** Start **

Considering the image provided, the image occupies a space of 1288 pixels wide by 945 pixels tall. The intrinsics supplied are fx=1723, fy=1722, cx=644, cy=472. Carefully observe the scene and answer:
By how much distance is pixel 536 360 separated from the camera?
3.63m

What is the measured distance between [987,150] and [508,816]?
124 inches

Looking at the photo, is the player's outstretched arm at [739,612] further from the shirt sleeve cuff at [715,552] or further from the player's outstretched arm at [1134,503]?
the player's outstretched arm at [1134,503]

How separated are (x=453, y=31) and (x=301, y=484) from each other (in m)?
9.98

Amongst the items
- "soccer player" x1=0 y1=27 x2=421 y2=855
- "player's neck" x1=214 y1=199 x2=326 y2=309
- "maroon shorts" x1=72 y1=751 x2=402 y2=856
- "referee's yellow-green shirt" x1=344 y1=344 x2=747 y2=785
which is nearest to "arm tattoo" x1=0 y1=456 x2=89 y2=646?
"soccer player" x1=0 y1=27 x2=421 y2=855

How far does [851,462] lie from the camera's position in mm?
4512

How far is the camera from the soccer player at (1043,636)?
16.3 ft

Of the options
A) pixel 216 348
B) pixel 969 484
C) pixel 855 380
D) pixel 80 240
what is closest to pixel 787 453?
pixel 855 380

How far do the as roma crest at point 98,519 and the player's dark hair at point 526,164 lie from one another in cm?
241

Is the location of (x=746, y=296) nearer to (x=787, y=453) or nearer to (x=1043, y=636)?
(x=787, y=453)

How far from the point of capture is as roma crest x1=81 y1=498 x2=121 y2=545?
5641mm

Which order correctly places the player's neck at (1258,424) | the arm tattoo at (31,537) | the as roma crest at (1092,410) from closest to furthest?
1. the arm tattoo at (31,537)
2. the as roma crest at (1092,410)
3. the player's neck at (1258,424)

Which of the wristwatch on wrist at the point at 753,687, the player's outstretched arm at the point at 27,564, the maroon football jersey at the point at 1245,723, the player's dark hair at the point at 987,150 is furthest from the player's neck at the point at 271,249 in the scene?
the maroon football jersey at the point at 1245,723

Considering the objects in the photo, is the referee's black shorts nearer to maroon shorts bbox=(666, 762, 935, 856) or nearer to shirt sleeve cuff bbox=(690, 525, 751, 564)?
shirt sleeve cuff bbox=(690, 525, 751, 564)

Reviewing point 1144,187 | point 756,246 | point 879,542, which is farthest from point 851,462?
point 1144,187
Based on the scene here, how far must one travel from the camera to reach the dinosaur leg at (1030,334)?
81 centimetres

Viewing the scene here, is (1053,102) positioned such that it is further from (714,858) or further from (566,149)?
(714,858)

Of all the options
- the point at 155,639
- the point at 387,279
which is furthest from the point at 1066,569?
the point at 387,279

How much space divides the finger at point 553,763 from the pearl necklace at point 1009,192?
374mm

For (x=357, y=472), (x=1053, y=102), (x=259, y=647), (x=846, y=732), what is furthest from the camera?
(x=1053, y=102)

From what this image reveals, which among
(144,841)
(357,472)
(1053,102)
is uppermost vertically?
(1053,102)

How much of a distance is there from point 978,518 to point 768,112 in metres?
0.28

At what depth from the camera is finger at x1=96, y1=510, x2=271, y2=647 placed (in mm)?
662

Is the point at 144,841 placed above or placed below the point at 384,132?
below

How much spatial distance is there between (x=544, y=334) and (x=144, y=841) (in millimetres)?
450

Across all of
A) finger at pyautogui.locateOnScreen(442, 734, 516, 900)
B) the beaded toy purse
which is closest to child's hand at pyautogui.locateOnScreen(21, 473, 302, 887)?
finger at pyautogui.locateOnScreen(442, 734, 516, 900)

** End **

EXERCISE REQUIREMENTS: Restate the whole listing exactly.

RESPONSE TO THE TASK:
Considering the image provided, the image occupies a space of 1288 pixels wide by 945 pixels tall. The intrinsics supplied are fx=1723, fy=1722, cx=644, cy=472. Carefully observe the scene and answer:
By how much distance is pixel 536 360 separated from the camera?
3.63m

What is the measured distance between [987,150] and [508,816]?
124 inches

Looking at the photo, is the player's outstretched arm at [739,612] further from the shirt sleeve cuff at [715,552] or further from the player's outstretched arm at [1134,503]?
the player's outstretched arm at [1134,503]

How separated are (x=453, y=31) and (x=301, y=484) from each other (in m)?
9.98

Amongst the items
- "soccer player" x1=0 y1=27 x2=421 y2=855
- "player's neck" x1=214 y1=199 x2=326 y2=309
- "maroon shorts" x1=72 y1=751 x2=402 y2=856
- "referee's yellow-green shirt" x1=344 y1=344 x2=747 y2=785
which is nearest to "arm tattoo" x1=0 y1=456 x2=89 y2=646?
"soccer player" x1=0 y1=27 x2=421 y2=855

How far does [851,462] lie from the camera's position in mm?
4512

How far is the camera from the soccer player at (1043,636)?
16.3 ft

Of the options
A) pixel 216 348
B) pixel 969 484
C) pixel 855 380
D) pixel 80 240
what is closest to pixel 787 453?
pixel 855 380

How far do the as roma crest at point 98,519 and the player's dark hair at point 526,164 lie from one another in cm?
241

Is the location of (x=746, y=296) nearer to (x=787, y=453) or nearer to (x=1043, y=636)?
(x=787, y=453)

How far from the point of capture is as roma crest x1=81 y1=498 x2=121 y2=545?
5641mm

Which order correctly places the player's neck at (1258,424) | the arm tattoo at (31,537) | the as roma crest at (1092,410) from closest to furthest?
1. the arm tattoo at (31,537)
2. the as roma crest at (1092,410)
3. the player's neck at (1258,424)

Which of the wristwatch on wrist at the point at 753,687, the player's outstretched arm at the point at 27,564, the maroon football jersey at the point at 1245,723, the player's dark hair at the point at 987,150 is furthest from the player's neck at the point at 271,249 in the scene?
the maroon football jersey at the point at 1245,723

Considering the objects in the photo, is the referee's black shorts nearer to maroon shorts bbox=(666, 762, 935, 856) or nearer to shirt sleeve cuff bbox=(690, 525, 751, 564)?
shirt sleeve cuff bbox=(690, 525, 751, 564)

Reviewing point 1144,187 | point 756,246 | point 879,542, which is farthest from point 851,462?
point 1144,187
Based on the scene here, how far must one travel from the camera to reach the dinosaur leg at (1030,334)?
81 centimetres

Viewing the scene here, is (1053,102) positioned such that it is further from (714,858) or further from (566,149)?
(714,858)

Of all the options
- the point at 155,639
- the point at 387,279
which is furthest from the point at 1066,569?
the point at 387,279

How much space divides the finger at point 553,763 from the pearl necklace at point 1009,192?
374mm

For (x=357, y=472), (x=1053, y=102), (x=259, y=647), (x=846, y=732), what is furthest from the camera?
(x=1053, y=102)

From what this image reveals, which among
(144,841)
(357,472)
(1053,102)
is uppermost vertically?
(1053,102)

How much of a distance is there from point 978,518 to point 768,112 in metres?
0.28

At what depth from the camera is finger at x1=96, y1=510, x2=271, y2=647 placed (in mm)?
662

Is the point at 144,841 placed above or placed below the point at 384,132?
below

How much spatial distance is there between (x=544, y=334) and (x=144, y=841) (in millimetres)?
450

Across all of
A) finger at pyautogui.locateOnScreen(442, 734, 516, 900)
B) the beaded toy purse
which is closest to child's hand at pyautogui.locateOnScreen(21, 473, 302, 887)?
finger at pyautogui.locateOnScreen(442, 734, 516, 900)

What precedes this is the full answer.